The platform allows consumers to submit, track, and pay for applications to connect to the electric grid.
ComEd’s net metering program is available to residential and commercial customers who own or operate an on-site, eligible renewable electric generator of up to 2,000 kW that generates electricity for the consumer’s own use.
Customers are eligible who have renewable electric generators that are powered by solar electric energy (i.e., photovoltaic), wind, crops grown for electric generation, fuel cells, as well as waste processed from livestock or food. Customers using hydroelectric energy and that use microturbines powered by renewable fuels are also eligible.
ComEd added that the net metering provides customers with credit for excess energy generated.
The mayor’s office said that these reforms will slash wait times for solar permits for smaller projects from 30 days to one day, and cut fees from $375 to $275, a 25 percent reduction.

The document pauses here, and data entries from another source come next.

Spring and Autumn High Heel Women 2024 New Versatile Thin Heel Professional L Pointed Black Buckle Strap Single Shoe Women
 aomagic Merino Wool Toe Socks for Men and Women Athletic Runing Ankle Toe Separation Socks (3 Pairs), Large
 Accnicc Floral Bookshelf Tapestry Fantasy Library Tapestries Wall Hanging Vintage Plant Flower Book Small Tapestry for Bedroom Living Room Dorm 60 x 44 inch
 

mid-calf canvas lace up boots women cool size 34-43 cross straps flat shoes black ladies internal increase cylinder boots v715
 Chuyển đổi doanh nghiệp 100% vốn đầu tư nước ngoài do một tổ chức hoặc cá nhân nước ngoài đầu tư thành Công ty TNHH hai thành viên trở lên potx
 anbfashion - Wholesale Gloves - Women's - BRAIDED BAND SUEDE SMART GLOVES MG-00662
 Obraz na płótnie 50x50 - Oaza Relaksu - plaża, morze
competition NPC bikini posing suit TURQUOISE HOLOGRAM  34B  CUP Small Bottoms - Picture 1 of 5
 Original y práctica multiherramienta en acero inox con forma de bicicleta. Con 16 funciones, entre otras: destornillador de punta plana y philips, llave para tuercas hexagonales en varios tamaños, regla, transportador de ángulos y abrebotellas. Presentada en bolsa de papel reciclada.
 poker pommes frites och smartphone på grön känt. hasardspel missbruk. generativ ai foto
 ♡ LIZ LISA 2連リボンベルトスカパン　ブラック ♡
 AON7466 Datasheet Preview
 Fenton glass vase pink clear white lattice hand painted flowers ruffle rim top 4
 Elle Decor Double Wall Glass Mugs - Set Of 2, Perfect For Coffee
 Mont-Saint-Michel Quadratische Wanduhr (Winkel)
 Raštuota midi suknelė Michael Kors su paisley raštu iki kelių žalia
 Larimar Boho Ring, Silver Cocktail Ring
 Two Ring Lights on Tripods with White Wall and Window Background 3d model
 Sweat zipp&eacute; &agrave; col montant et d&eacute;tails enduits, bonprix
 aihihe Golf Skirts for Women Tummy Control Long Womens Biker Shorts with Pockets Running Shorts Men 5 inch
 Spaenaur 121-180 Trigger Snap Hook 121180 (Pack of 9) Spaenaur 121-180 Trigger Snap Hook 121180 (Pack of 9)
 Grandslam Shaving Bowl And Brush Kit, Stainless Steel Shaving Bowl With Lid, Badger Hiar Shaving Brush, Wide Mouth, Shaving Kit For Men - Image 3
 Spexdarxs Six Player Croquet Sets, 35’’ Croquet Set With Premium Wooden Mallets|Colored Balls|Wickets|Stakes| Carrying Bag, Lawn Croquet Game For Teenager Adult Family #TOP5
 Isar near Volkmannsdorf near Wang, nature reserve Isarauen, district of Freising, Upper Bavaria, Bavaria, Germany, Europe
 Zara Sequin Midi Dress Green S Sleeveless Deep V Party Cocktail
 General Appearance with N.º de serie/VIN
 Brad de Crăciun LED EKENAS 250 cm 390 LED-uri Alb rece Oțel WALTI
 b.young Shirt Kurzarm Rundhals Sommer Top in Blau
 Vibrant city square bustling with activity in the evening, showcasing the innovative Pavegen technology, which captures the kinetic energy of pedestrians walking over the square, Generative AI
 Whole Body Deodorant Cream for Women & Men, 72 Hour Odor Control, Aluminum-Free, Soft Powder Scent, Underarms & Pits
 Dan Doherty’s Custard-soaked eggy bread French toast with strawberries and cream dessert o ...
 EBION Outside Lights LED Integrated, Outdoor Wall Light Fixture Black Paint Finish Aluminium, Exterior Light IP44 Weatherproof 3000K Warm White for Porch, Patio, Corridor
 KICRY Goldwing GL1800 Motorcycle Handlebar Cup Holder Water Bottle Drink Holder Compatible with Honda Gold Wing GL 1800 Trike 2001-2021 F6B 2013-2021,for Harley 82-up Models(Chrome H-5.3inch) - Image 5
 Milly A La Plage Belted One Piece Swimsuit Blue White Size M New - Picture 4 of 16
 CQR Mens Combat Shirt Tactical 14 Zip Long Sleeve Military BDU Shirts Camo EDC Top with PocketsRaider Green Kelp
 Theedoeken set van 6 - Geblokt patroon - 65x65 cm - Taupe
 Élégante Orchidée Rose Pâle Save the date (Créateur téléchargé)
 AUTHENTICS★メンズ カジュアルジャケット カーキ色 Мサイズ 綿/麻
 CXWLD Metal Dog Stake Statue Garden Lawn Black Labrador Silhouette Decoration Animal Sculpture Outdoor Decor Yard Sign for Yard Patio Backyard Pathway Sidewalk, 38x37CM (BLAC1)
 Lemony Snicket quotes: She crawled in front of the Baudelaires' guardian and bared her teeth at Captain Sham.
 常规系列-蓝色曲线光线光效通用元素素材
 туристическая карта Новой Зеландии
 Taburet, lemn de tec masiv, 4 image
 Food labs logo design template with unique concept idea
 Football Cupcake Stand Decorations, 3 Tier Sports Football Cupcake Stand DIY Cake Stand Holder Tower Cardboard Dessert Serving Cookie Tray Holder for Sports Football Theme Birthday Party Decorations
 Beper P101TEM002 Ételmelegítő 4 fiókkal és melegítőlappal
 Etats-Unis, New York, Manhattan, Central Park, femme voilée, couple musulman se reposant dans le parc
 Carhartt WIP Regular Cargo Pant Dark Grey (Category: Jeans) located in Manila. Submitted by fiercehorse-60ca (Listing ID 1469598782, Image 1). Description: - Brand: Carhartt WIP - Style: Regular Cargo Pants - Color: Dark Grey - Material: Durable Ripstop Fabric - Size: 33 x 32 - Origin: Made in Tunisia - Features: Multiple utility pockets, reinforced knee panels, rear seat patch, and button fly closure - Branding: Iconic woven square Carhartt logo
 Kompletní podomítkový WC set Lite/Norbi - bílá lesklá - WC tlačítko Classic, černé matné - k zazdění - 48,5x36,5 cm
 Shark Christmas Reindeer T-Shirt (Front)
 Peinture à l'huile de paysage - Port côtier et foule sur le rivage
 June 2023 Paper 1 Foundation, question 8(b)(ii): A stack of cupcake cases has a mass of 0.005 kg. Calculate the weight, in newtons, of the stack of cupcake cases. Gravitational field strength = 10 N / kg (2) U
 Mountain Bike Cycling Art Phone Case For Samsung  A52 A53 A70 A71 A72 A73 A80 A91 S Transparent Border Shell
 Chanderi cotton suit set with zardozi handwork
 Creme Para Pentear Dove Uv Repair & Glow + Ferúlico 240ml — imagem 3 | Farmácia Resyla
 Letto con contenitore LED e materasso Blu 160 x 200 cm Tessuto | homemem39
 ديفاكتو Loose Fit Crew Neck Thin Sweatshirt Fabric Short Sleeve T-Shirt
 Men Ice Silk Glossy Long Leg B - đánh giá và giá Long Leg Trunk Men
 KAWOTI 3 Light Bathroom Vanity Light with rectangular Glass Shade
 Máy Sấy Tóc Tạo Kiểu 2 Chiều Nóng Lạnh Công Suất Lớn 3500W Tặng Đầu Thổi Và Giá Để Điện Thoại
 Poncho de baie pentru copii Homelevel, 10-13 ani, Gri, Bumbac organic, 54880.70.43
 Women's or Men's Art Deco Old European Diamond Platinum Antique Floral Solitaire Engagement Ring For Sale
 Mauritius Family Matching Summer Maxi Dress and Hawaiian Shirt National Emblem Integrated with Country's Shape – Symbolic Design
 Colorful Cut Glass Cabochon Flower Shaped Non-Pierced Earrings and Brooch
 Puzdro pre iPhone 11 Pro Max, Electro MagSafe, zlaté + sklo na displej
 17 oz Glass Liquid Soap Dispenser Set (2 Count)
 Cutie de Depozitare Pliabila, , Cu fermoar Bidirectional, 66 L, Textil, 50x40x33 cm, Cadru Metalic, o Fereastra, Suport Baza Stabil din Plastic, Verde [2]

The city and its partners, including the Environmental Law and Policy Center and West Monroe Partners, developed these reforms with the assistance of a $750,000 grant received from the DOE SunShot Rooftop Solar Challenge.
The goal of the SunShot challenge was to spur cost reductions for rooftop solar energy system installations for residential and commercial properties through improving permitting, zoning, net metering, and the interconnection process.
The SunShot grant also provided additional funding for the mayor’s environmental agenda Sustainable Chicago 2015, which is a plan organized into seven sustainability categories – economic development and job creation; energy efficiency and clean energy; transportation options; water and wastewater; parks, open space, and healthy food; waste and recycling; and climate change – to create improvements for making the city more sustainable by 2015.